Common arguments that don't resonate with me a ton is that the aff is a prerequisite to topical engagement, or that it is a starting point. If that is true why not have 4 minutes of the speech explaining your prereq about how we should change our relationship/understanding of the resolution and then use that to inform a praxis? I think K affs tend to win more of these debates if they are about not a starting point to resolutional/topical debate, but rather if the aff is about prerequisites to how we understand debate as an activity and how we need to change that first.
I prefer these debates to clash about what model of debate is best, to conduct impact comparison, and to tell me what matters and how to evaluate certain arguments. Debate it like a t debate with violations, standards, and impacts.
Counterplans:
Love them. The more specific to the aff the better and helps drive competition.
Disads:
There is zero risk of a disad, and it happens. I am not persuaded by 'there's always a risk. I feel that the impact level of disadvantages (as well as advantages) are way to often the focus of the debate, and I find that debates about a solid link defense/turn or internal link defense can win a round more often than other things.

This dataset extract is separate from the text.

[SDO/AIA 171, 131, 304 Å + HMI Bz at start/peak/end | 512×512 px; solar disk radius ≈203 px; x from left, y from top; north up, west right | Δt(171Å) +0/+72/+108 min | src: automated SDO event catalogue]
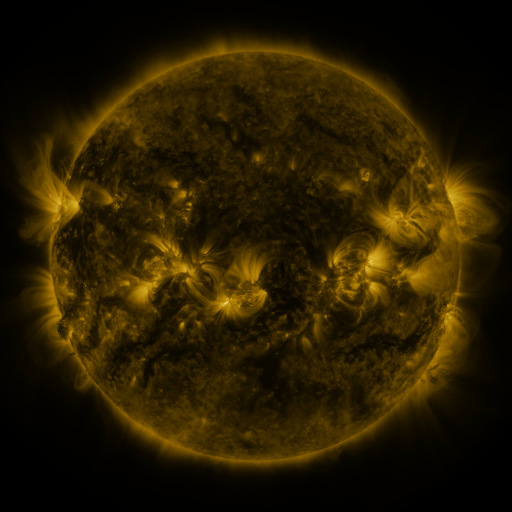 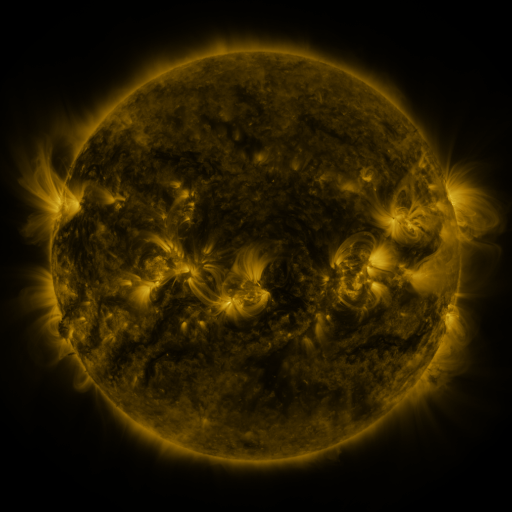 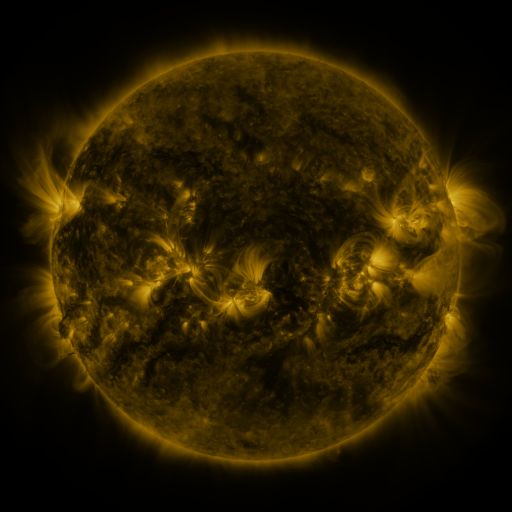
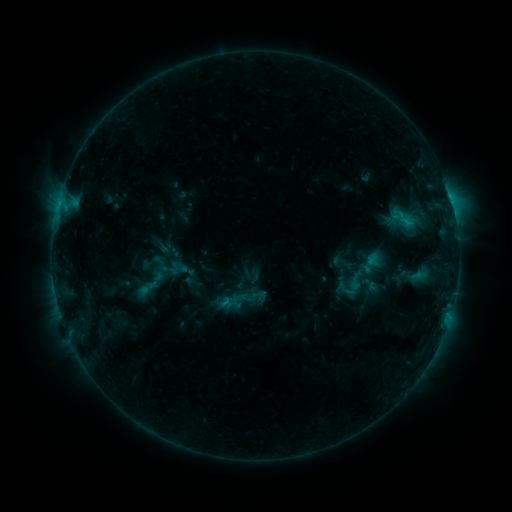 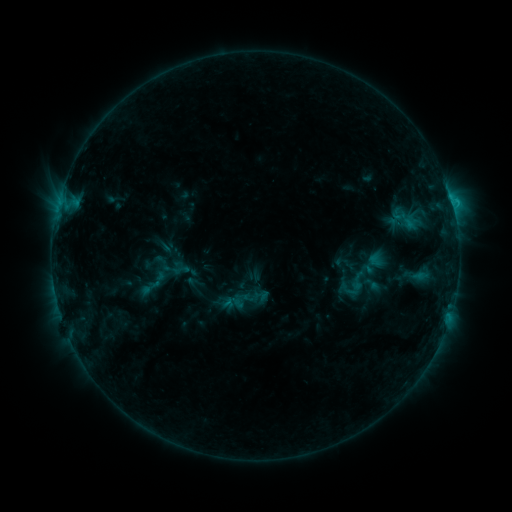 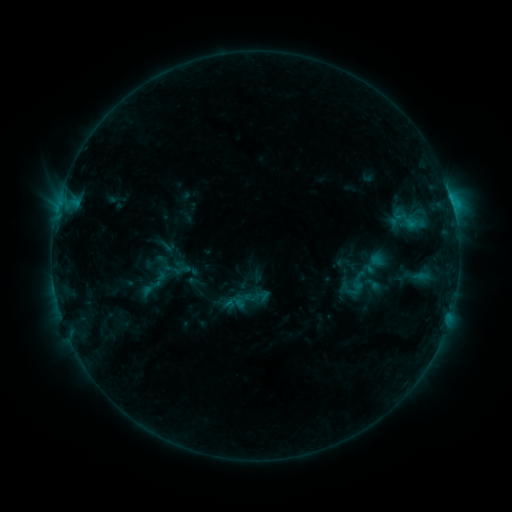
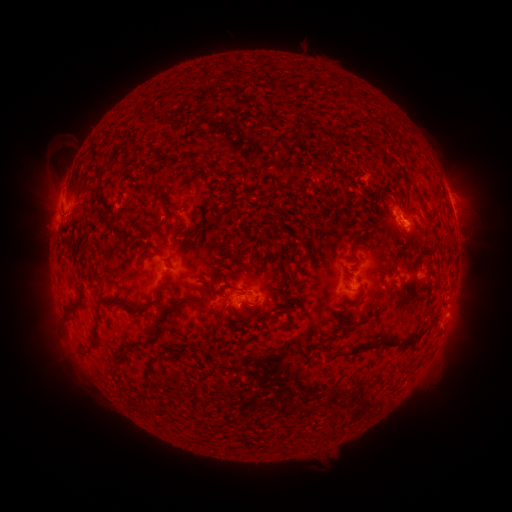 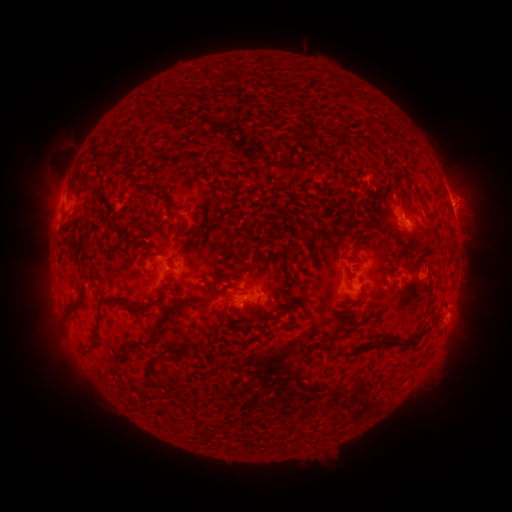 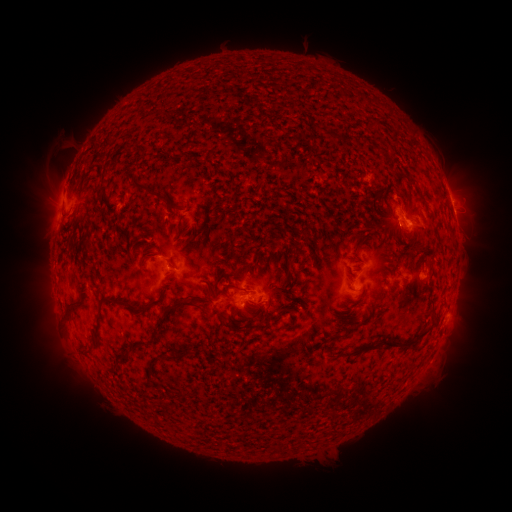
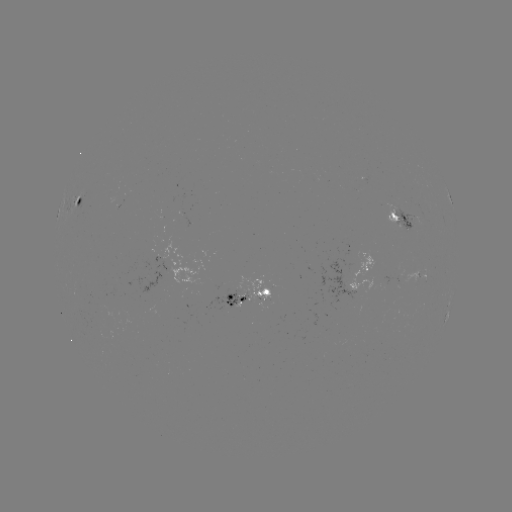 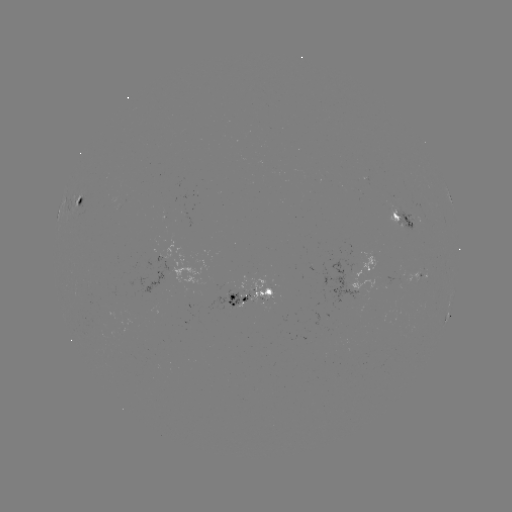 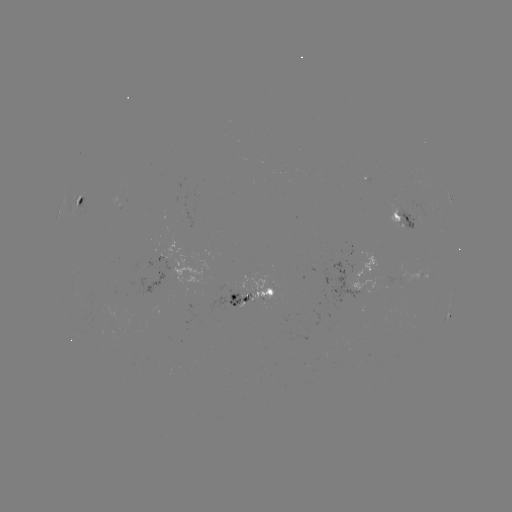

With that being said, I feel that a disadvantage with alot of explanation of how it accesses case, why I should prefer it, and why it comes first are persuasive, but I don't feel that its an automatic negative ballot if the 1AR just drops them because they sat on another argument on the flow. The status squo I feel has become a debate that is less willing to be had and I think that a good case/disad debate can be very strategic at times.
Kritiks:
If you want to win the K in front of me, make the debate about the aff, and contextualize it, or I think it is easier for the aff to win a perm. Doing this doesn't necessarily mean reading new aff specific cards, but it does mean doing the work to contextualize your generic 1nc args to the specifics of the aff.
I prefer policy arguments other than kritiks unless you can give a great overview with a decent link.